1. need to check if your STP is stable and converging fine, how to check this, run the command, show spanning-tree bridge on all the switches in your network, check if the Root ID seen on the output is same on all the devices.
If the Root ID is same then it means all the switches sees one switch as the root bridge, and we can say the STP is converging.
2. When the issue is happening, you need to run the command, show chassis routing-engine, this will give you the status of the CPU, run this command when the issue is not seen too, and attach the outputs.
3. If possible please collect the output of top from the shell mode, during the stable time and when the issue is occuring.
This shall confirm which particular process is causing the spike.
5. Further as mentioned, you can run the following command "monitor interface traffic"
This shall list all interfaces on the switch or the VC, along with the ratio of incoming and outgoing packets on each link.
user@switch> monitor interface traffic
switch Seconds: 7 Time: 16:04:37
Interface Link Input packets (pps) Output packets (pps)

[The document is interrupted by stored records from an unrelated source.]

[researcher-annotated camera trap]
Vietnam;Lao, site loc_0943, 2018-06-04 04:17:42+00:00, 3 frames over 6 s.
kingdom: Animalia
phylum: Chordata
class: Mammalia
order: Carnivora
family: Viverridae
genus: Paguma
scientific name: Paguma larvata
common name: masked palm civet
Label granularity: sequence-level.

ge-0/0/0 Up 8907 (2560) 0 (99996)
ge-0/0/1 Up 392187 (99999) 392170 (0)
ge-0/0/2 Down 0 (0) 0 (0)
Please refer to this exibit carefully.
we have the ports with the (link) state with the cummulative (input packets) counter with the (pps) (curent packets coming in to the switch per second) counter.

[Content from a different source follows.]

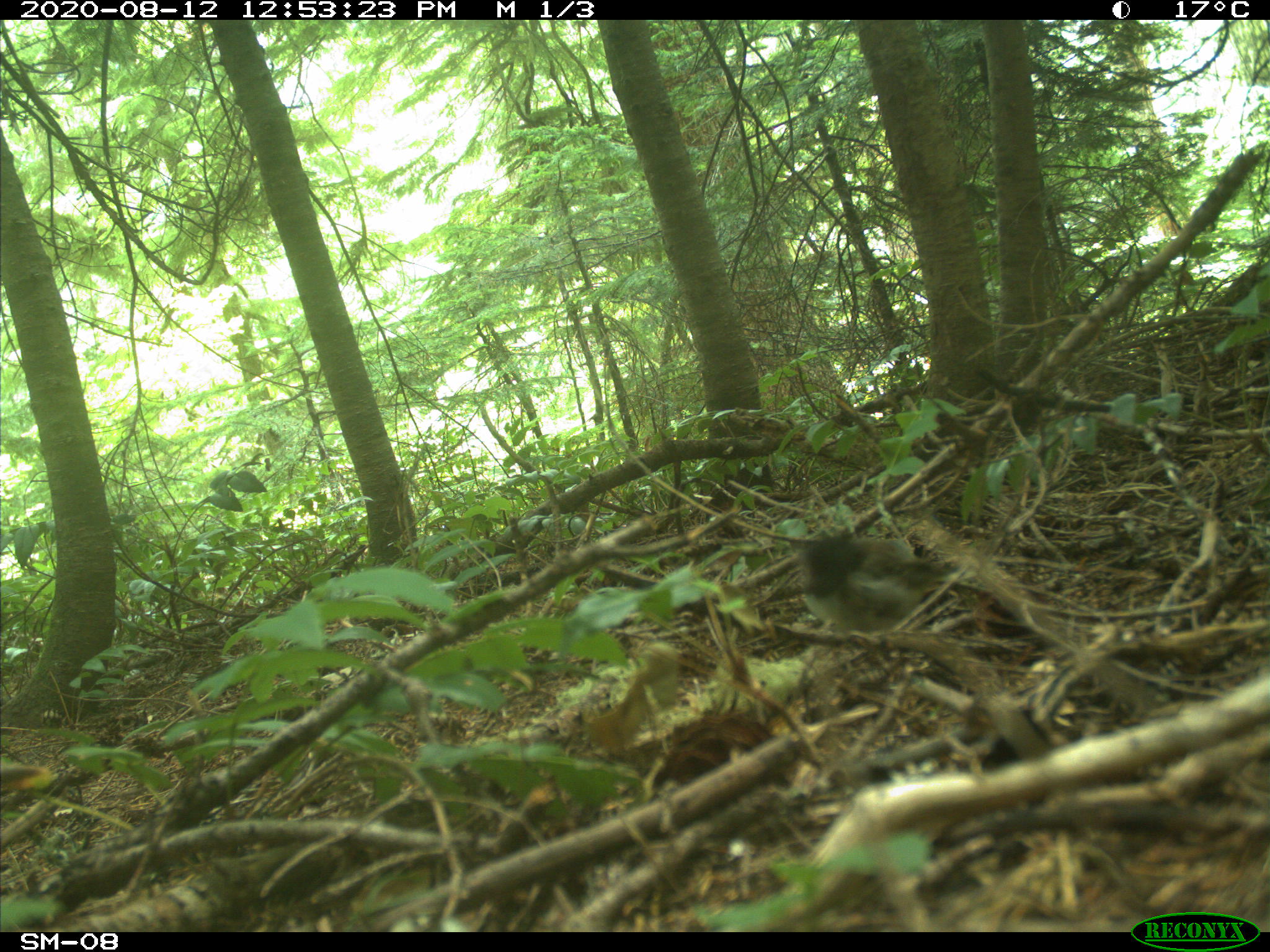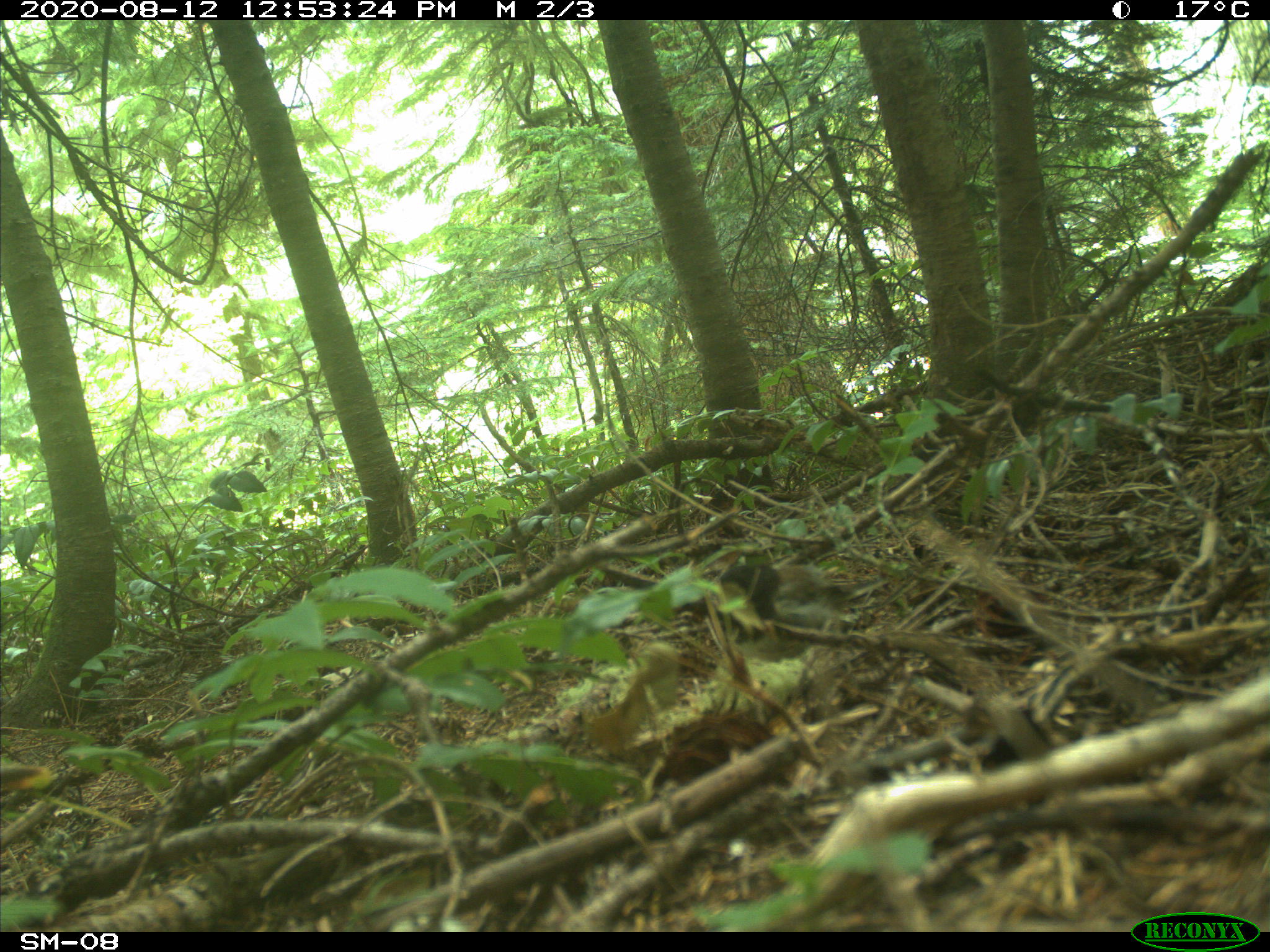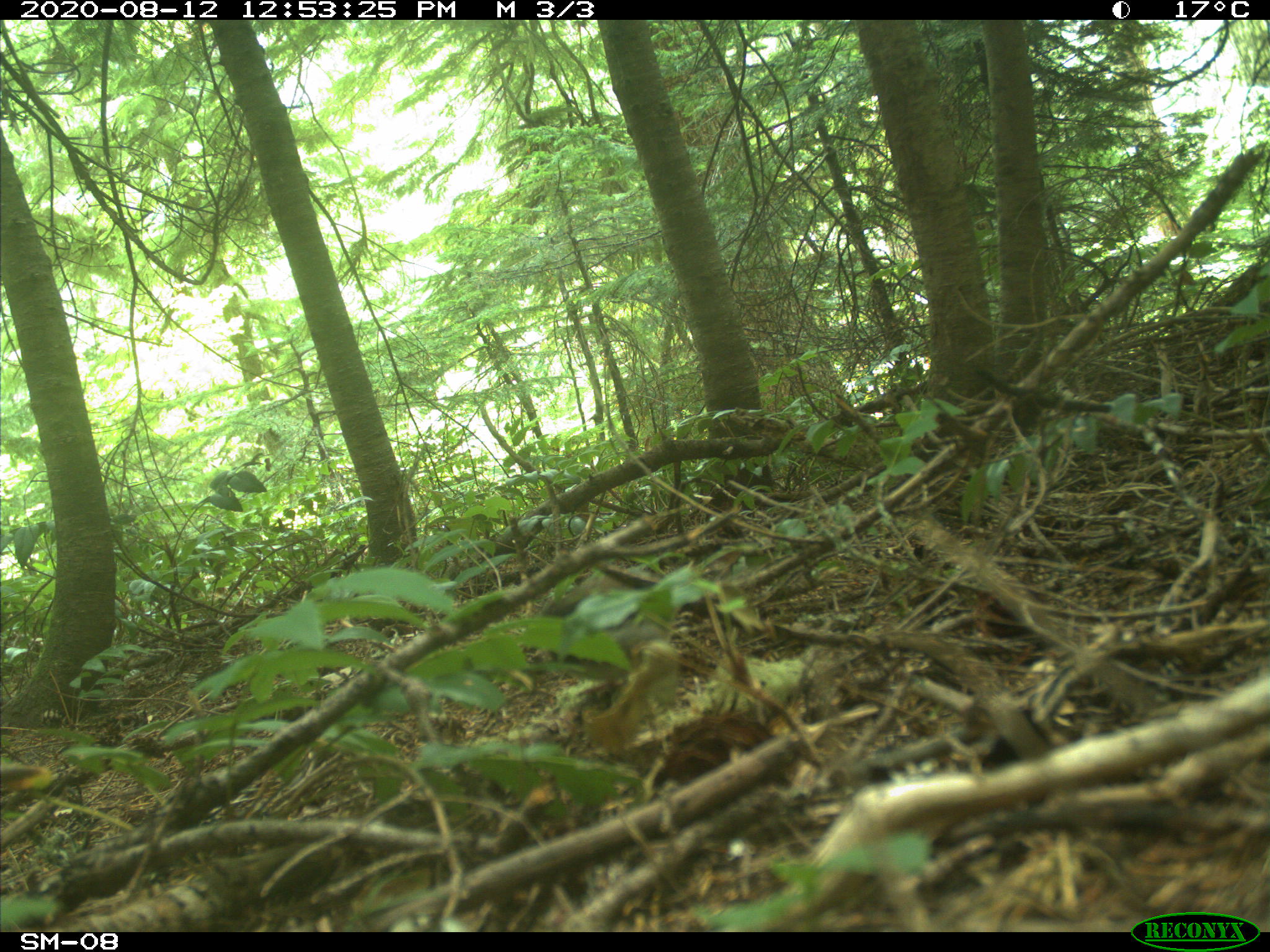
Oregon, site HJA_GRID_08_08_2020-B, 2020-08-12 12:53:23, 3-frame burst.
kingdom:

On the above exibit we see that the pps counter on the ge-0/0/1 interface shows a very high value, when compared to ge-0/0/0 which shows 2560 pps, so this means some excessive traffic is coming in on this interface.
You can also see a flooding pattern in this, we see 99999 incoming on ge-0/0/1 and 99996 outgoing on the ge-0/0/0 interface.
This means we are receiving the traffic and flooding it.
I can tell that, you would see this behavior and the high incoming traffic to this destribution switch should be from an trunk port, which connects to the bottom switches.
you need to log in to that switch and run the same command, and you would find an interface on which the high pps incoming would be seen.
This should be an access port, block that port and your issue shall be fixed.
Then you need to investigate as to why the server or the device on that port was sending too much of traffic and you fix it, your network shall be stable again.